### Data in this exercise

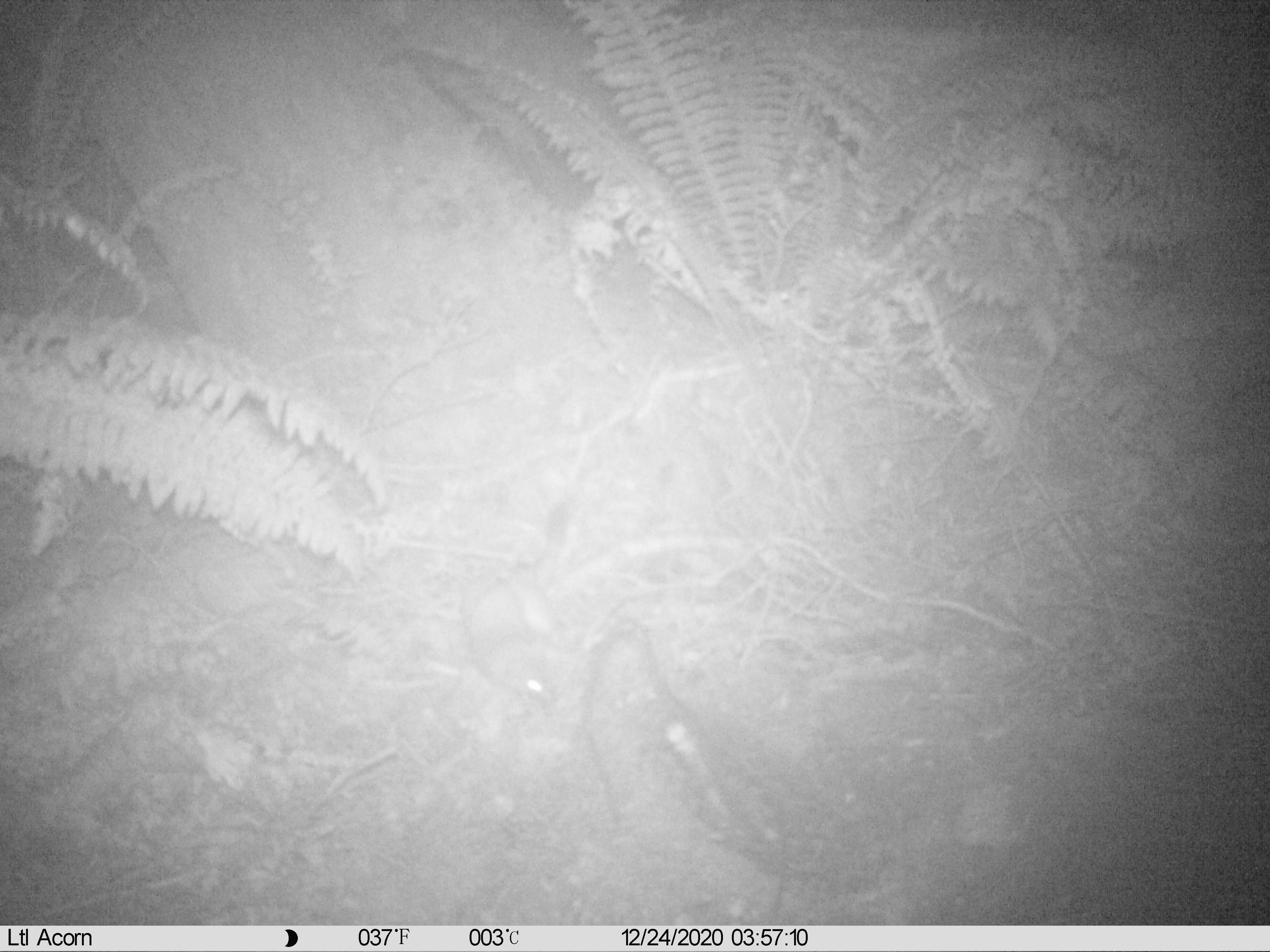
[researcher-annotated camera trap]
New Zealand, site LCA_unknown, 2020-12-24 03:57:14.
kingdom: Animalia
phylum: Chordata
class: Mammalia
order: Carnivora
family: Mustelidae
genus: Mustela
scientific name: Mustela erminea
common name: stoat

### Exercise instructions
Give back the records exactly, minus any pictures.

### Completed exercise
[researcher-annotated camera trap]
New Zealand, site LCA_unknown, 2020-12-24 03:57:14.
kingdom: Animalia
phylum: Chordata
class: Mammalia
order: Carnivora
family: Mustelidae
genus: Mustela
scientific name: Mustela erminea
common name: stoat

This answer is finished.